You know I'm a cover nut, so I'm hoping to burn a copy of Gilkyson's Paradise Hotel when we next come in...but if you're feeling like a challenge tech-wise, I'd not object to you digitizing a copy of the song and sending it along as an email attachment...with the caveat that, if you copy it in iTunes, it will end up in a format that I cannot hear without iTunes, which I still cannot install on my laptop because it remains locked administratively, which in turn is merely because I have yet to be in school on the same day as the right technician, and won't be, at least until February.

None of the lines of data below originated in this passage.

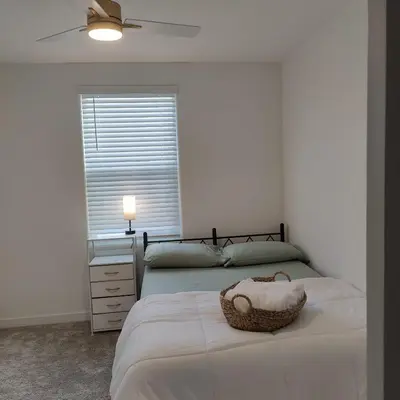 a bedroom with two beds and a ceiling fan at The Orchid house !! Your home away from home Gateway to Yosemite & UC Merced this for a Room in Merced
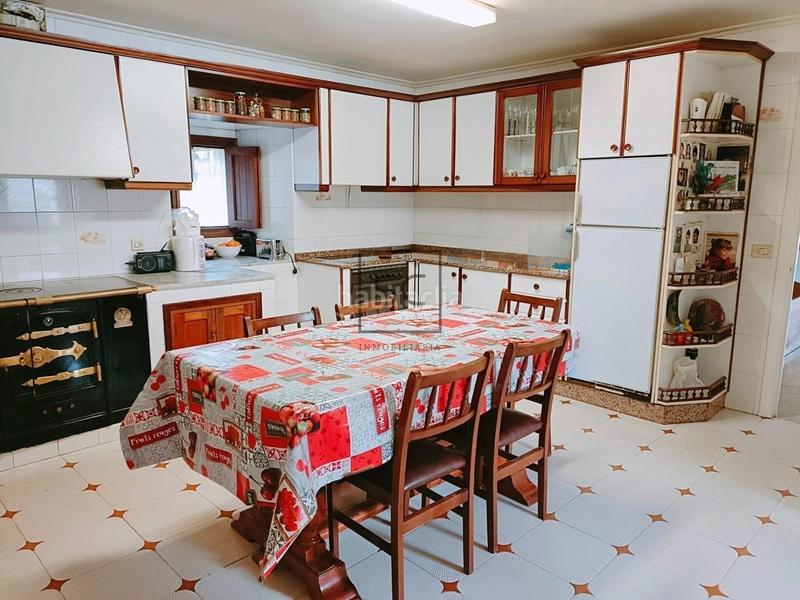 Foto fac8193e-2b90-49aa-8128-48119f0c0396. Casa amb calefacció aparcament a Piñeiros - Freixeiro Narón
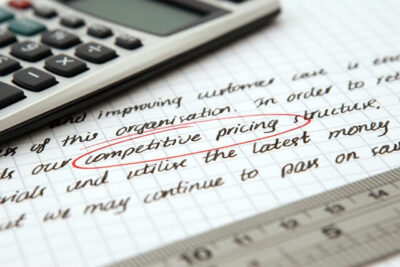 Calculator sitting on top of notepad with words "Competetive Quote" representing RooferQuote.com.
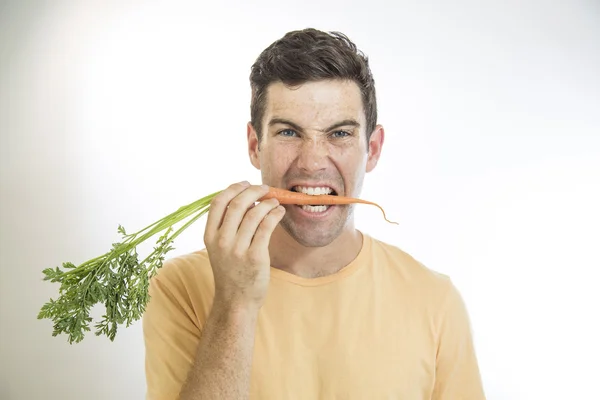 Man Biting a Carrot — Stock Photo, Image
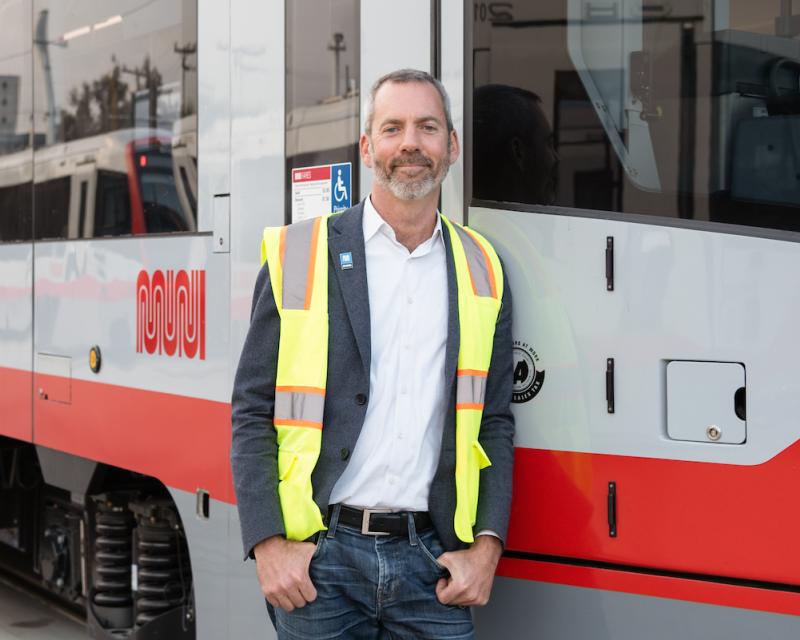 Jeff Tumlin standing next to a LRV4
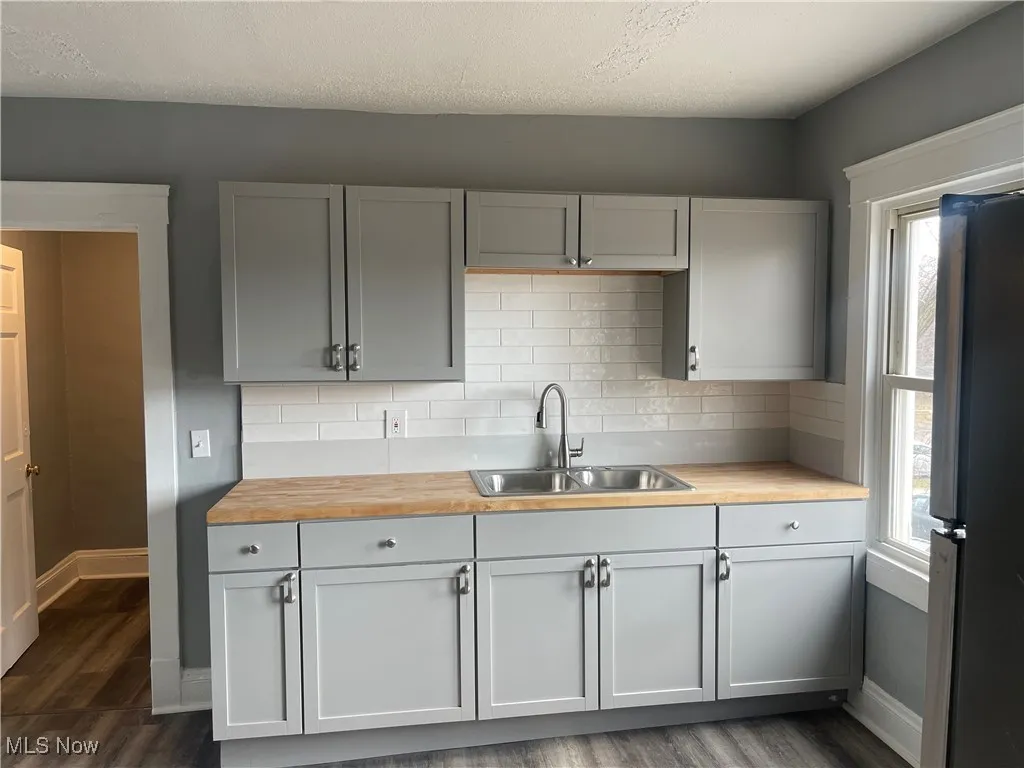 Kitchen with tasteful backsplash, butcher block counters, freestanding refrigerator, dark wood-style floors, and gray cabinets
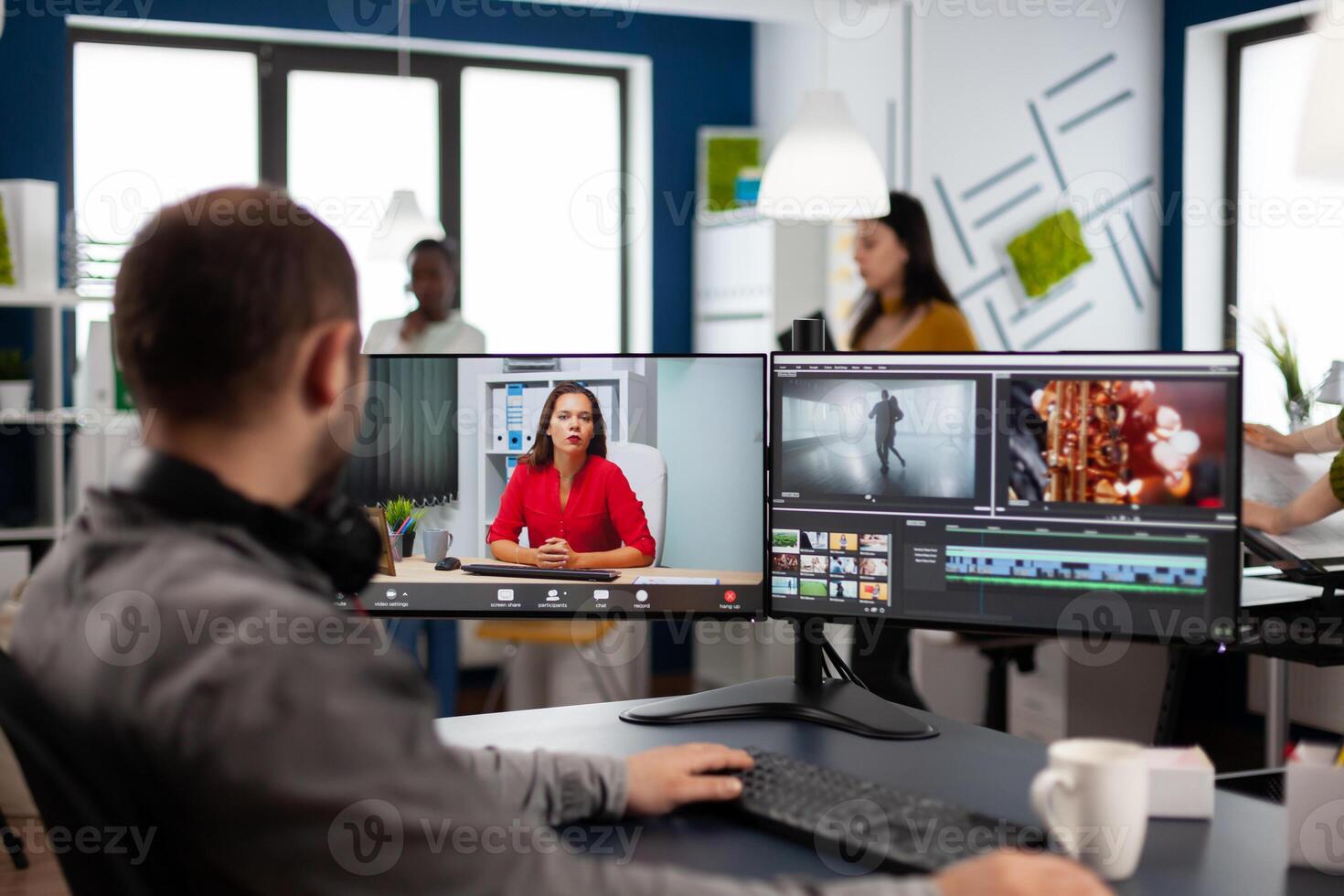 Videographer in web online conference with project manager on call editing client work, getting feedback on commercial movie using post production software on two monitors in start up office photo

That is, iTunes will "rip" the CD songs to iStuff-only format UNLESS you specify that you want to make a copy in .mp3 format. Tricky to push iTunes to do that, though. Fastest would be to use your PC-provided MusicMatch software to mp3-format the song.

Okay, that sounded technical even to me. Never mind, I guess. I can wait a couple weeks.


...Interestingly, while the subjectively-obscure Coulton has a full wikipedia article, wikipedia's entry on Eliza Gilkyson consists of ONLY a discography (given the user-created nature of Wikipedia and the general interest of those users, it makes sense that Coulton would get wikified first due to his net-slash-techgeek cache).

Wikipedia refers to Gilkyson's sort of entry as a "stub", meaning it is neither complete nor truly connected to other entries which might mention it. The Wikipedia entry on stub says:
Stubs are articles which have not yet received substantial attention from editors of the Wikipedia, and as such do not yet contain enough information to be truthfully considered articles. The community believes that stubs are far from worthless; they are, rather, the first step articles take on their course to becoming complete.

If you ever want to feel like you've made your mark on the web, adding value to Wikipedia is very satisfying. Or at least I've found it so. If you're there, check for the user "jfarber" (or just cheat by clicking here) to see three of the more recent additions I've made to what is increasingly recognized as a real and valid resource of some significant value, despite the esoteric and (in my opinion) media-overblown "danger" of the wiki-as-resource phenomenon we've discussed before.

Possible trivia tidbit which would help connect Eliza Gilkyson's entry to the rest of Wikipedia, incidentally, is that her brother, Tony Gilkyson, is/has been guitarist for the L.A. punk band "X". Even odder: Tony got his spot as a replacement for Dave Alvin. Amazing how much smaller the world grows each time I go online.